Problem
Update the material from its first line through the line containing "(4) the fender logo at the point at 974,424", changing "sunburst bass guitar" to "red bass guitar" and leaving everything else the same.

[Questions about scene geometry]

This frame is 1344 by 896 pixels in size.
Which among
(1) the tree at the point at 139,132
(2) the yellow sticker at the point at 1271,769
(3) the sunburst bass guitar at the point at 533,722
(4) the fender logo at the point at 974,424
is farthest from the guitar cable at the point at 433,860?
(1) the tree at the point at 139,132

Result for this task
This frame is 1344 by 896 pixels in size.
Which among
(1) the tree at the point at 139,132
(2) the yellow sticker at the point at 1271,769
(3) the red bass guitar at the point at 533,722
(4) the fender logo at the point at 974,424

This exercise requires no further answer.